You really have to be able to cut all ties, never look back, to leave behind all the parts, good and bad, of who you are. And that is a very tall order, and I think for most people nearly impossible.

On who might come looking for you after you've faked your death

It depends why you're faking your death. So if you, for example, have just absconded with millions of dollars of your investors' money and you have the Securities and Exchange Commission hot on your tail, they might be looking for you. If you're committing life insurance fraud over a certain dollar threshold and, you know, you can't produce a body straight away, then there are investigators who the insurance companies will send out to prove that you are not in fact dead. So it really depends on what your motives are and then what ancillary crimes you've attempted.

On acquiring her own death certificate in the Philippines

I'd heard about the Philippines all through my research. I'd heard that there are black market morgues where unidentified people are brought in and kept on ice and then death fraudsters will go to the morgues and buy these bodies very cheaply, have them cremated immediately and then try to pass off the cremains as their own. So I was very excited to visit the Philippines.

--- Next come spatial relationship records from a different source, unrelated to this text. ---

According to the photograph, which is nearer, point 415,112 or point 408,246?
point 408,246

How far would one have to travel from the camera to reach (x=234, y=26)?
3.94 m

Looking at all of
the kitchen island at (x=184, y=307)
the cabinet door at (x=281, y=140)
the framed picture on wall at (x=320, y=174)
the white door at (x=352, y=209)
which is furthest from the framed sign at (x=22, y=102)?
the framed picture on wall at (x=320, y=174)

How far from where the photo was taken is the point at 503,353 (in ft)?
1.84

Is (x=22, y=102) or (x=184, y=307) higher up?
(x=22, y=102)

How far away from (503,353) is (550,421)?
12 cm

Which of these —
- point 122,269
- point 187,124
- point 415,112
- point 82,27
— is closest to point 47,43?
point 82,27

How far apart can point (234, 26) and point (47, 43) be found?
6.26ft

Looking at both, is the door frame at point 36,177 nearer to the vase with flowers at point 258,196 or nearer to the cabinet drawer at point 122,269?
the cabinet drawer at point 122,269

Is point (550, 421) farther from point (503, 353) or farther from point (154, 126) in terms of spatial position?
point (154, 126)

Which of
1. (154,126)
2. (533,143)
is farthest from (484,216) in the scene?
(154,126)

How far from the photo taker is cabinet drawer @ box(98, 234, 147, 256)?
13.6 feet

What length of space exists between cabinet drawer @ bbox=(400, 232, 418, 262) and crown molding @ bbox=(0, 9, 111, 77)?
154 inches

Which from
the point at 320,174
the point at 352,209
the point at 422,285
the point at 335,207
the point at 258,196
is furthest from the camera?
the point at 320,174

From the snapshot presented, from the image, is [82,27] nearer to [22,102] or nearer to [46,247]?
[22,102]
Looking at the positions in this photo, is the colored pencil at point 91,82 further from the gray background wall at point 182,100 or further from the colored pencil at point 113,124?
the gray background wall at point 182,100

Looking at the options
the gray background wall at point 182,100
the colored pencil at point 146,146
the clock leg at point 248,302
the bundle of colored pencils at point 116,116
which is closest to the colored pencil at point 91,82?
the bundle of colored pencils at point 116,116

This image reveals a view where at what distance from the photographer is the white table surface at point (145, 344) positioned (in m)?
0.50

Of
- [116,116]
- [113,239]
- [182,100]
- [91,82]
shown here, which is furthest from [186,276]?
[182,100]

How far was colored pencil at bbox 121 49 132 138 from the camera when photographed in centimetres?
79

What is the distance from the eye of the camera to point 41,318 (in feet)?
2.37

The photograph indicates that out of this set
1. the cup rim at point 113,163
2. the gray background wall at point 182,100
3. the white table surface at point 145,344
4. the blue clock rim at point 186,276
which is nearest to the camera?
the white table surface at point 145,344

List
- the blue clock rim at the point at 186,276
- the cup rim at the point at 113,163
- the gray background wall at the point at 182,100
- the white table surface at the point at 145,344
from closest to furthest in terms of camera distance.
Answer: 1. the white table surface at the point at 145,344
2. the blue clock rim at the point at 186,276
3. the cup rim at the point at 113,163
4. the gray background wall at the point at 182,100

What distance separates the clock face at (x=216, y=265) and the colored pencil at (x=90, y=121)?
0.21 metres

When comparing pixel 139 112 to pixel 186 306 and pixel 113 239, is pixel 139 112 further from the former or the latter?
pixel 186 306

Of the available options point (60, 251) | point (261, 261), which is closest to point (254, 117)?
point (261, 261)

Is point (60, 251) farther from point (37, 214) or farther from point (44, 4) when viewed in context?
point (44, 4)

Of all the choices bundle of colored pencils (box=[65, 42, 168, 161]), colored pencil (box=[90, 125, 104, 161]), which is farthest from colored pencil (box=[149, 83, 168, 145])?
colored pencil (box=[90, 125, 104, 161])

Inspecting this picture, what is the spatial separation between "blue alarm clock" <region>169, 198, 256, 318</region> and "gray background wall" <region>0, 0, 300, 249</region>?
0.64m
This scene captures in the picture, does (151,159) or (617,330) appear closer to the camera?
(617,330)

While I was there, I was able to acquire my own death certificate and accident report detailing my fatal car crash. And the whole way leading up to that moment I wasn't that nervous. And then when I actually opened up that manila envelope and held this very clinical government document in my hands that said I'd died on arrival at this hospital on this date, it was very, very chilling. And it really all kind of became very real. In a way, it had just been theoretical up until then.

On why pseudocide isn't victimless

For me, it was really when I met family members who had been involved in a parent's or loved one's pseudocide where that message of the darkness of this plan really hit home to me. ...

I spoke to a woman who had been under the impression for her entire life that her father had died when she was a toddler. She never really knew him. One of the only artifacts she had of his life was this photograph of a Corvette that he was known for. And a friend of hers was over for dinner and asked about it, and she said, "Don't you ever think about your dad?" And something kind of sparked an interest in her that night and she went and Googled her father's name plus "Corvette" and lo and behold an interview on a website dedicated to [Andy] Warhol stars — which he had been a very minor one in a film called San Diego Surf — appeared. And this interview was dated [2007]. She couldn't believe it, and just a few months later she found his very real obituary that had come out — that he had passed away in very recent history.

So, just that deceit, just having to revise your entire biography and everything you knew of yourself, that was very troubling to see.